### Text excerpt
..............................

It is much more colorful and whimsical than the Saints/Souls day others celebrate. I would say more spiritual too but then some may want to argue the point. But it is a very spiritual time, spirits are visiting, being invited back home and their presence is felt. "Dead uncle bob is coming for dinner tonight, make sure an extra plate is set and his tequila and smokes are ready for him"  (jokingly stated) 

It has merged with the Catholic traditions as most of the ancient ways have. I guess it was necessary to "hide" their traditions from the Spanish who "converted" the natives into Catholics. It was a ritual the Spaniards would try unsuccessfully to eradicate.The Natives had to find a way to continue celebrating their old ways. Luckily for them, there was a convenient holy day/s on the Catholic calendar that seemed similar.

..............................

### Dataset content

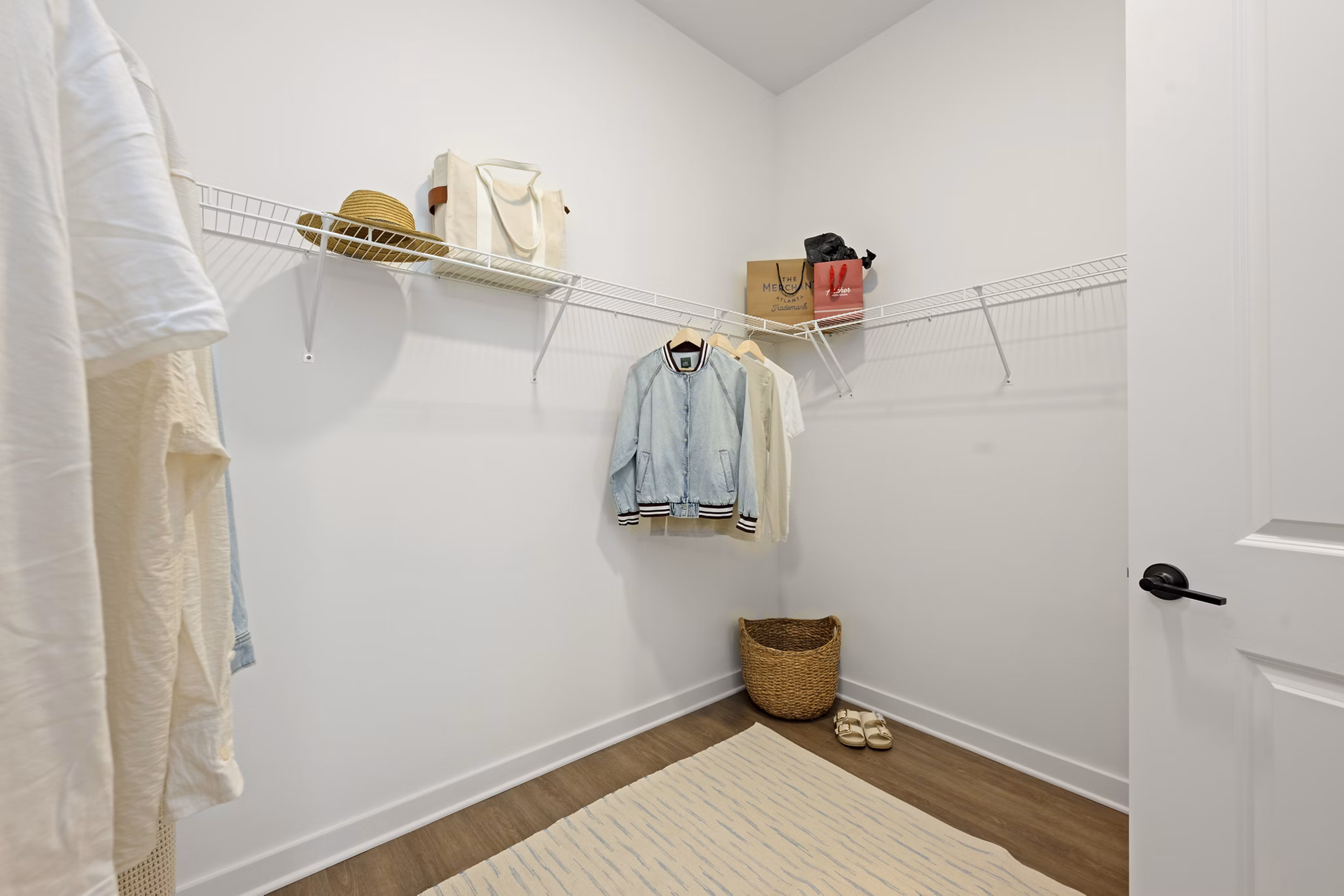 bedroom at Sorella Apartments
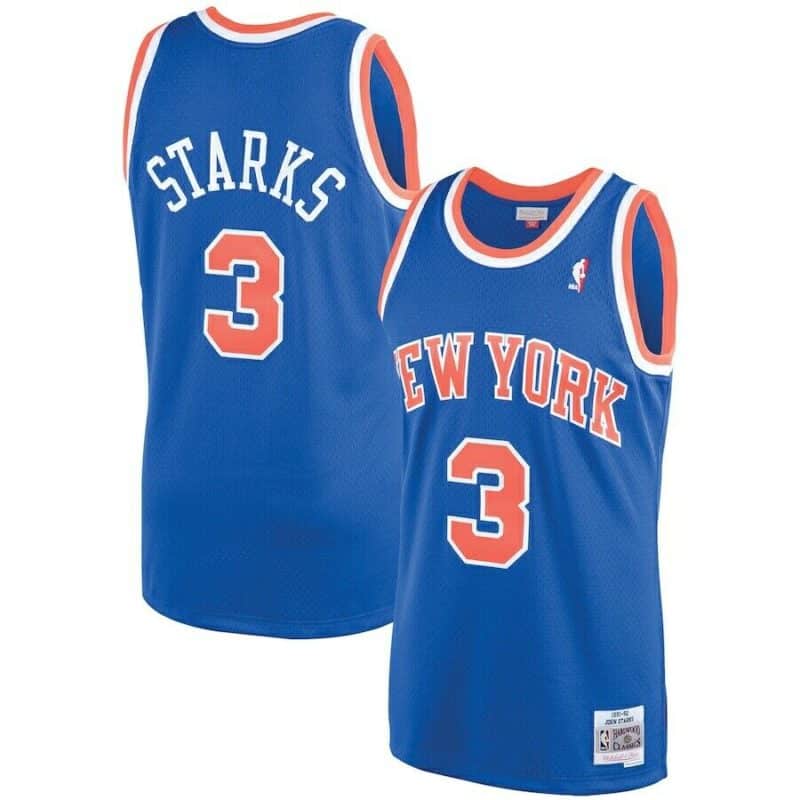 Rebobinar Amante Carretilla Camiseta John Starks #3 New York Knicks 【22,90€】 | TCNBA
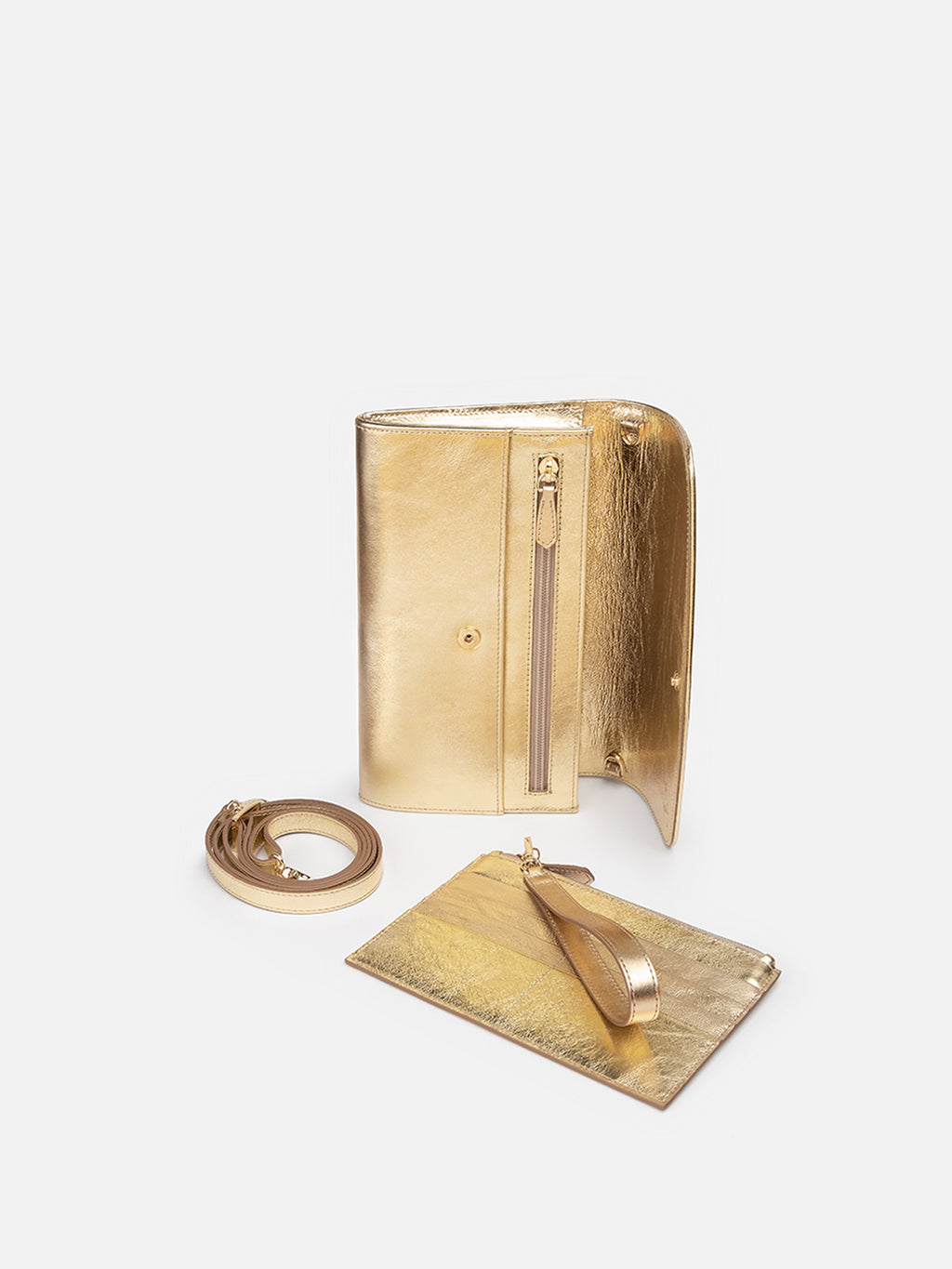 POCHETTE DA VIAGGIO DA DONNA GOLD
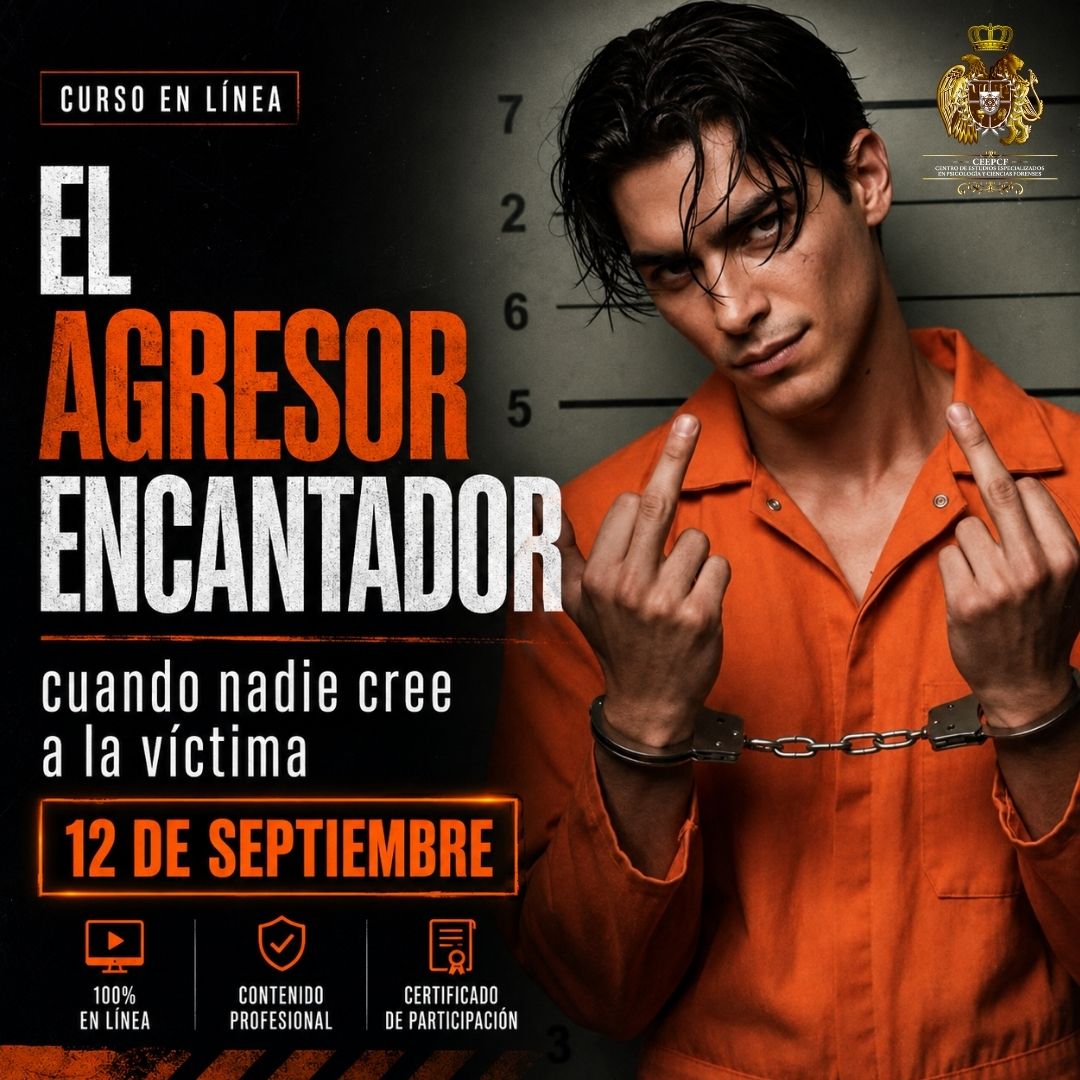 “El agresor encantador: cuando nadie cree a la víctima."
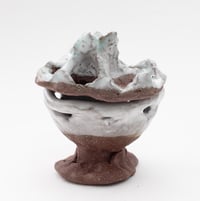 Image 2 of  Handmade Ceramic Object #001 “The Boy Flying Over the Village” 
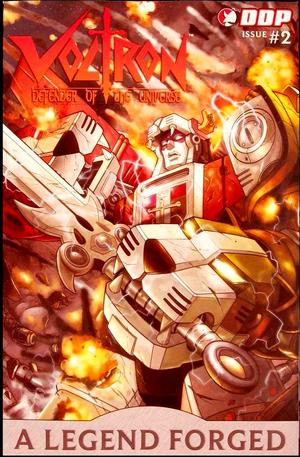 [Voltron - A Legend Forged #2 (Cover C - Chris Lie)]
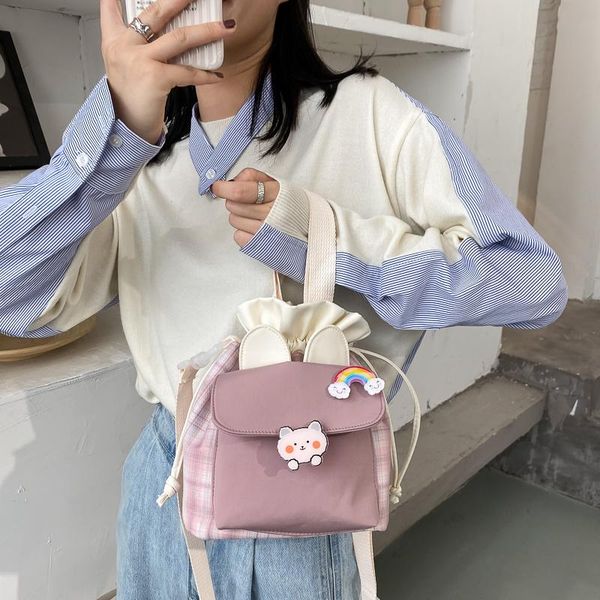 shoulder bags ins western style wild bucket bag fashion girl messenger female soft vitality small fresh
shoulder bags ins western style wild bucket bag fashion girl messenger female soft vitality small fresh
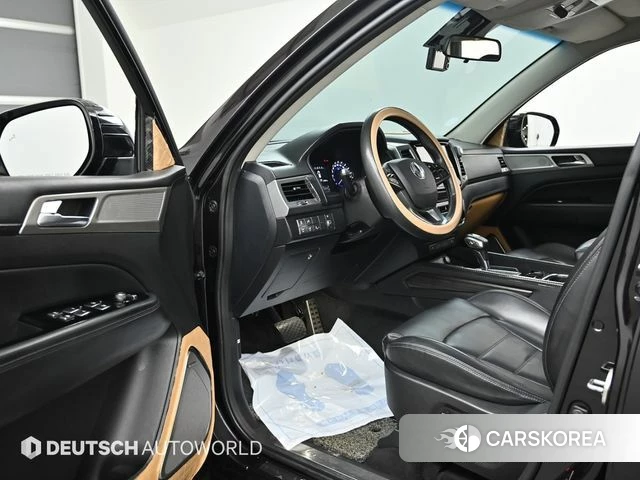 Ssangyong G4 Rexton 2018 Черный из Кореи, фото 2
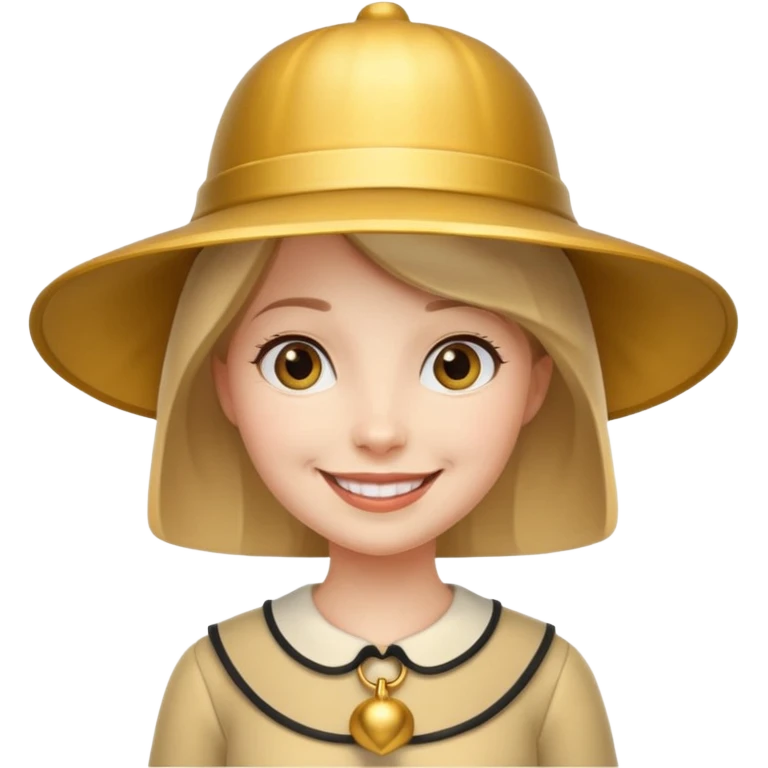 bell girl emoji
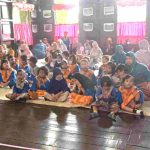 PAUD Terpadu Karakter Belitung Hijau Kunjungi ke Rumah Adat 
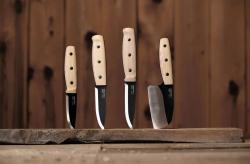 Morakniv Rombo BlackBlade (S) Ash Wood Outdoor Cooking Knife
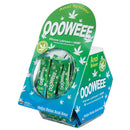 Oooweee Anal Desensitizer Sample Packet 50 Count Fishbowl with individual sample packets for anal comfort.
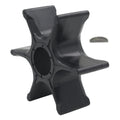 Water Pump Impeller w/ Key for Yamaha Marine (Sierra 18-3071, Mallory 9-45609)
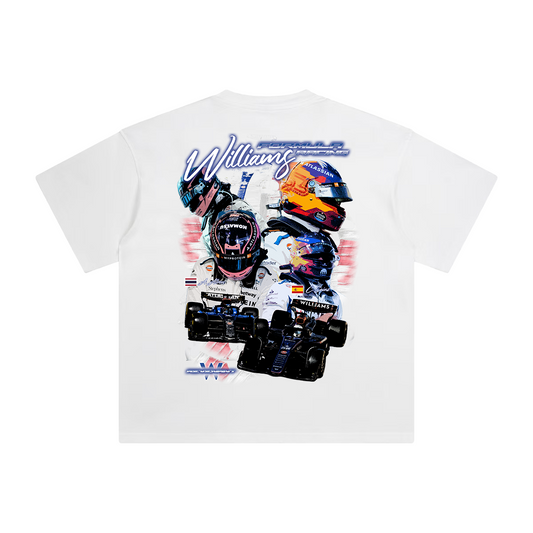 Williams Racing '25 Tee in White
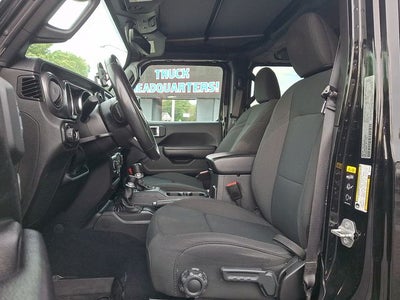 2021 Jeep Wrangler Unlimited Sport S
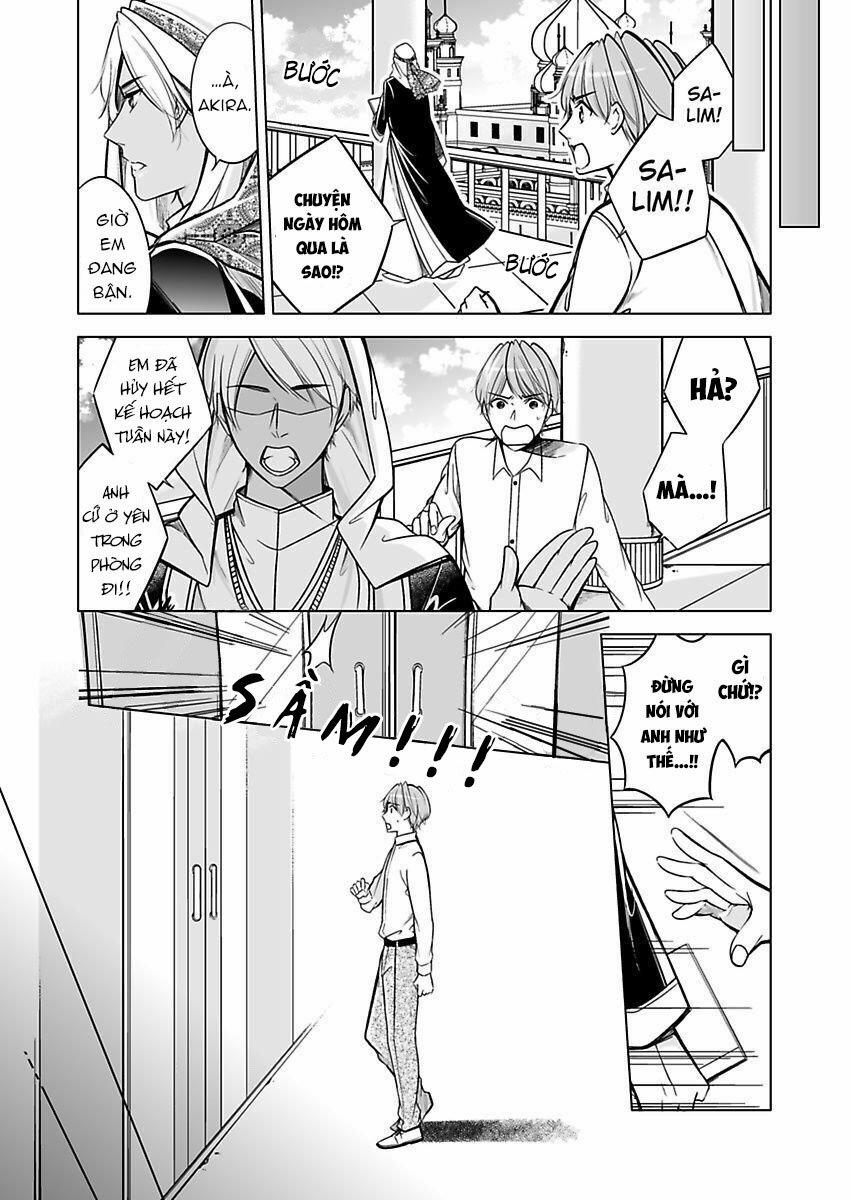 Thú Chơi Xa Xỉ Của Nhà Tài Phiệt Ả Rập 3 trang 2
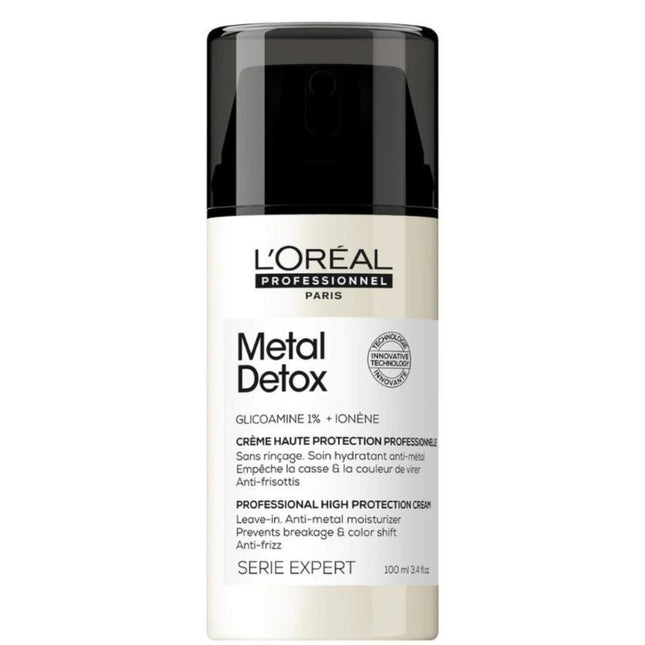 L'Oréal Professionnel Metal Detox High Protection Leave In crème - 100 ml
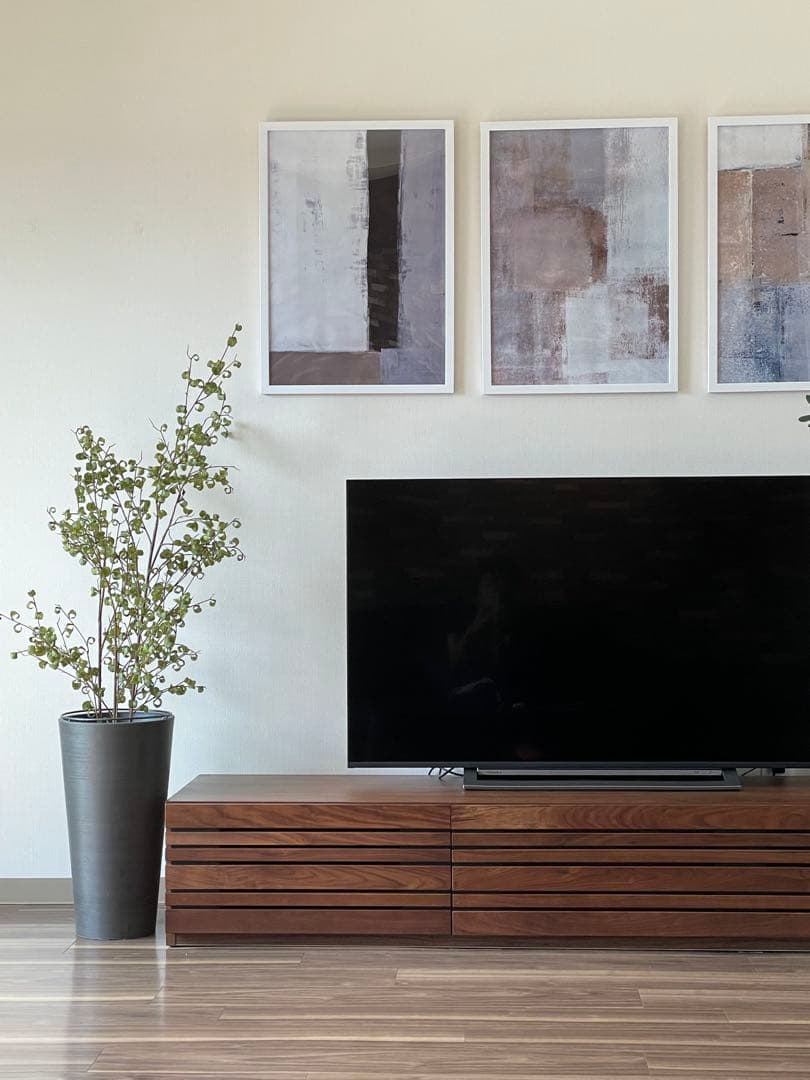 Elba Ozio オッジオ　木製テレビ台w1800 テレビボード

..............................

### Exercises
[1] Rewrite the paragraph of the excerpt that begins "It has merged with the Catholic traditions" as a bulleted list, keeping its main facts.
[2] Print the excerpt from "It is much more" up to and including "that seemed similar.".
The entries above bear no relation to the excerpt.

### Your written answers
[1]
- The celebration has merged with Catholic traditions, as most of the ancient ways have.
- The writer supposes this was necessary to "hide" the traditions from the Spanish, who "converted" the natives into Catholics.
- The Spaniards tried, unsuccessfully, to eradicate the ritual.
- The natives had to find a way to keep celebrating their old ways.
- Fortunately for them, the Catholic calendar had a convenient holy day or days that seemed similar.

[2]
It is much more colorful and whimsical than the Saints/Souls day others celebrate. I would say more spiritual too but then some may want to argue the point. But it is a very spiritual time, spirits are visiting, being invited back home and their presence is felt. "Dead uncle bob is coming for dinner tonight, make sure an extra plate is set and his tequila and smokes are ready for him"  (jokingly stated) 

It has merged with the Catholic traditions as most of the ancient ways have. I guess it was necessary to "hide" their traditions from the Spanish who "converted" the natives into Catholics. It was a ritual the Spaniards would try unsuccessfully to eradicate.The Natives had to find a way to continue celebrating their old ways. Luckily for them, there was a convenient holy day/s on the Catholic calendar that seemed similar.